▸ **DATASET EXTRACT**:
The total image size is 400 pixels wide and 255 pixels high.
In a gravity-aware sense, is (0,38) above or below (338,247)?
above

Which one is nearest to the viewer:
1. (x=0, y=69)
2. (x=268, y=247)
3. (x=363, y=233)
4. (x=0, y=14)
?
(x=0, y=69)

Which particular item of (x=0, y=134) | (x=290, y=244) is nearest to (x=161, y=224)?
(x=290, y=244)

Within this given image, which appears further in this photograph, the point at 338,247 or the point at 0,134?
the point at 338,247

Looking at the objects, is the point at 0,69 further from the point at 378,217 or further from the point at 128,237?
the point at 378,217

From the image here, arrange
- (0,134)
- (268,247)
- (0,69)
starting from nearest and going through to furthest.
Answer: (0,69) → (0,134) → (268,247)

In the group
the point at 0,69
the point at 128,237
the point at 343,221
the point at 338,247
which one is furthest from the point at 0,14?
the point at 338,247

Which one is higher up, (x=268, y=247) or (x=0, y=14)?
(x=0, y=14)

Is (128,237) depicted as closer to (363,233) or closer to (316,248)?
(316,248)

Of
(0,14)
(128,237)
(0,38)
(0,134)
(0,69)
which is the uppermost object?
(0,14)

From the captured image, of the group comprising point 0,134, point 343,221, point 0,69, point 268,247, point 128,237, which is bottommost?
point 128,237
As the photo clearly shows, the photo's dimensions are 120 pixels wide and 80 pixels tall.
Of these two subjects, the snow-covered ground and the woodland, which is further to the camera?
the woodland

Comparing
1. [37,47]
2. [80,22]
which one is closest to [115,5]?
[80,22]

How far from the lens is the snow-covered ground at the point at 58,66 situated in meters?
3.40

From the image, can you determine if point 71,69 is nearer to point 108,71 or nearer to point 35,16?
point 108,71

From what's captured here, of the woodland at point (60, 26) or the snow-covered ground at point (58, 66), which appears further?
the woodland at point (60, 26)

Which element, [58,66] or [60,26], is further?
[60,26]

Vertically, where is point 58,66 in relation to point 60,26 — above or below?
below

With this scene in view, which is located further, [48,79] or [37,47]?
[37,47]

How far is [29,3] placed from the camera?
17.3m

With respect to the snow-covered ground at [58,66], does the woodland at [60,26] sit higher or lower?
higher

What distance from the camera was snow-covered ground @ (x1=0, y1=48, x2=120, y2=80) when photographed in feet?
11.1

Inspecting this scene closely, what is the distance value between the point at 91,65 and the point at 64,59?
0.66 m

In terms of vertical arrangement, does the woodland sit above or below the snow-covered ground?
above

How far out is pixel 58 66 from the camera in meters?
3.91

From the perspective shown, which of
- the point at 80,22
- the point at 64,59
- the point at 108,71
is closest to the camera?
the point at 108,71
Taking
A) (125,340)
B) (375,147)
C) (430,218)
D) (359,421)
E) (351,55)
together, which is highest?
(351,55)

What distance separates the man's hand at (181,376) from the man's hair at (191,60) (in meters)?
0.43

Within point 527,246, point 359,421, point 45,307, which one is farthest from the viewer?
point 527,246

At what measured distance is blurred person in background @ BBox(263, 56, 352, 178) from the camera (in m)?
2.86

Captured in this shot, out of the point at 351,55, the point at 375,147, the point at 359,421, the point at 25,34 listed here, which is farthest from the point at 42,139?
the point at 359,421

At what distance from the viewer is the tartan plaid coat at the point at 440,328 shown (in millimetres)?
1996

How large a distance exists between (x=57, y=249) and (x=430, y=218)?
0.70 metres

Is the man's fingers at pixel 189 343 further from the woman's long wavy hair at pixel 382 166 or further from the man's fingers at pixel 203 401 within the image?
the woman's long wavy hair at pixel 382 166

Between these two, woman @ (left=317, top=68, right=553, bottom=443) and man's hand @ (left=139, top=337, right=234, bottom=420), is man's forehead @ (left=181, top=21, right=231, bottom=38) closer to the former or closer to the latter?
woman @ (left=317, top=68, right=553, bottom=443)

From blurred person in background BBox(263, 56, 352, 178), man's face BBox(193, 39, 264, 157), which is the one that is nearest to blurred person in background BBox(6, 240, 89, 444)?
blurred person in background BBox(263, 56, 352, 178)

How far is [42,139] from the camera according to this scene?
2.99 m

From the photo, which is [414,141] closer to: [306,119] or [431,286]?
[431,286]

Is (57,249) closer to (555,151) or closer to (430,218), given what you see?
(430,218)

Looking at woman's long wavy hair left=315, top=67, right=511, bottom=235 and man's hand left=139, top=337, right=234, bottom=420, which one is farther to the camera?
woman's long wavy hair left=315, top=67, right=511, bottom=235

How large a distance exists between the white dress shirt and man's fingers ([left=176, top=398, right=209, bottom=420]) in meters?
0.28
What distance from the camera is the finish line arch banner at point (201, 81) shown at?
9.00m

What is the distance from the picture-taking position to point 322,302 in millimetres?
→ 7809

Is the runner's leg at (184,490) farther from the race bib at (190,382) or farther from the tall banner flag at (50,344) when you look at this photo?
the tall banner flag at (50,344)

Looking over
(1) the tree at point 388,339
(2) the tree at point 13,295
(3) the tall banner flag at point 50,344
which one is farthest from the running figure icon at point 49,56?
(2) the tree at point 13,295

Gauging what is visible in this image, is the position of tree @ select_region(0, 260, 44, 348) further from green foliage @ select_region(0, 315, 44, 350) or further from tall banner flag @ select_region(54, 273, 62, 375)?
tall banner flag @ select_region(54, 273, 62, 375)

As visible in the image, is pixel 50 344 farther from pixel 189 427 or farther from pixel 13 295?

▸ **AIM OF THE TASK**:
Reproduce all of the entries above word for word, with nothing changed, added, or left out.

▸ **WORKED ANSWER**:
The total image size is 400 pixels wide and 255 pixels high.
In a gravity-aware sense, is (0,38) above or below (338,247)?
above

Which one is nearest to the viewer:
1. (x=0, y=69)
2. (x=268, y=247)
3. (x=363, y=233)
4. (x=0, y=14)
?
(x=0, y=69)

Which particular item of (x=0, y=134) | (x=290, y=244) is nearest to (x=161, y=224)?
(x=290, y=244)

Within this given image, which appears further in this photograph, the point at 338,247 or the point at 0,134?
the point at 338,247

Looking at the objects, is the point at 0,69 further from the point at 378,217 or further from the point at 128,237?
the point at 378,217

From the image here, arrange
- (0,134)
- (268,247)
- (0,69)
starting from nearest and going through to furthest.
Answer: (0,69) → (0,134) → (268,247)

In the group
the point at 0,69
the point at 128,237
the point at 343,221
the point at 338,247
which one is furthest from the point at 0,14?
the point at 338,247

Which one is higher up, (x=268, y=247) or (x=0, y=14)?
(x=0, y=14)

Is (128,237) depicted as closer to (363,233) or closer to (316,248)?
(316,248)

Of
(0,14)
(128,237)
(0,38)
(0,134)
(0,69)
which is the uppermost object?
(0,14)

From the captured image, of the group comprising point 0,134, point 343,221, point 0,69, point 268,247, point 128,237, which is bottommost?
point 128,237
As the photo clearly shows, the photo's dimensions are 120 pixels wide and 80 pixels tall.
Of these two subjects, the snow-covered ground and the woodland, which is further to the camera?
the woodland

Comparing
1. [37,47]
2. [80,22]
which one is closest to [115,5]?
[80,22]

How far from the lens is the snow-covered ground at the point at 58,66 situated in meters?
3.40

From the image, can you determine if point 71,69 is nearer to point 108,71 or nearer to point 35,16?
point 108,71

From what's captured here, of the woodland at point (60, 26) or the snow-covered ground at point (58, 66), which appears further?
the woodland at point (60, 26)

Which element, [58,66] or [60,26], is further?
[60,26]

Vertically, where is point 58,66 in relation to point 60,26 — above or below?
below

With this scene in view, which is located further, [48,79] or [37,47]?
[37,47]

How far is [29,3] placed from the camera?
17.3m

With respect to the snow-covered ground at [58,66], does the woodland at [60,26] sit higher or lower?
higher

What distance from the camera was snow-covered ground @ (x1=0, y1=48, x2=120, y2=80) when photographed in feet?
11.1

Inspecting this scene closely, what is the distance value between the point at 91,65 and the point at 64,59?
0.66 m

In terms of vertical arrangement, does the woodland sit above or below the snow-covered ground?
above

How far out is pixel 58 66 from the camera in meters?
3.91

From the perspective shown, which of
- the point at 80,22
- the point at 64,59
- the point at 108,71
is closest to the camera?
the point at 108,71
Taking
A) (125,340)
B) (375,147)
C) (430,218)
D) (359,421)
E) (351,55)
together, which is highest?
(351,55)

What distance separates the man's hand at (181,376) from the man's hair at (191,60) (in meters)?
0.43

Within point 527,246, point 359,421, point 45,307, which one is farthest from the viewer?
point 527,246

At what measured distance is blurred person in background @ BBox(263, 56, 352, 178) from the camera (in m)?
2.86

Captured in this shot, out of the point at 351,55, the point at 375,147, the point at 359,421, the point at 25,34 listed here, which is farthest from the point at 42,139?
the point at 359,421

At what distance from the viewer is the tartan plaid coat at the point at 440,328 shown (in millimetres)?
1996

How large a distance exists between (x=57, y=249) and (x=430, y=218)?
0.70 metres

Is the man's fingers at pixel 189 343 further from the woman's long wavy hair at pixel 382 166 or further from the man's fingers at pixel 203 401 within the image?
the woman's long wavy hair at pixel 382 166

Between these two, woman @ (left=317, top=68, right=553, bottom=443) and man's hand @ (left=139, top=337, right=234, bottom=420), is man's forehead @ (left=181, top=21, right=231, bottom=38) closer to the former or closer to the latter?
woman @ (left=317, top=68, right=553, bottom=443)

From blurred person in background BBox(263, 56, 352, 178), man's face BBox(193, 39, 264, 157), which is the one that is nearest to blurred person in background BBox(6, 240, 89, 444)?
blurred person in background BBox(263, 56, 352, 178)

How far is [42,139] from the camera according to this scene?
2.99 m

From the photo, which is [414,141] closer to: [306,119] or [431,286]?
[431,286]

Is (57,249) closer to (555,151) or closer to (430,218), given what you see?
(430,218)

Looking at woman's long wavy hair left=315, top=67, right=511, bottom=235 and man's hand left=139, top=337, right=234, bottom=420, which one is farther to the camera?
woman's long wavy hair left=315, top=67, right=511, bottom=235

How large a distance exists between the white dress shirt and man's fingers ([left=176, top=398, right=209, bottom=420]) in meters?
0.28
What distance from the camera is the finish line arch banner at point (201, 81) shown at?
9.00m

What is the distance from the picture-taking position to point 322,302 in millimetres?
→ 7809

Is the runner's leg at (184,490) farther from the race bib at (190,382) or farther from the tall banner flag at (50,344) when you look at this photo?
the tall banner flag at (50,344)

Looking over
(1) the tree at point 388,339
(2) the tree at point 13,295
(3) the tall banner flag at point 50,344
which one is farthest from the running figure icon at point 49,56?
(2) the tree at point 13,295

Gauging what is visible in this image, is the position of tree @ select_region(0, 260, 44, 348) further from green foliage @ select_region(0, 315, 44, 350) or further from tall banner flag @ select_region(54, 273, 62, 375)?
tall banner flag @ select_region(54, 273, 62, 375)

As visible in the image, is pixel 50 344 farther from pixel 189 427 or farther from pixel 13 295?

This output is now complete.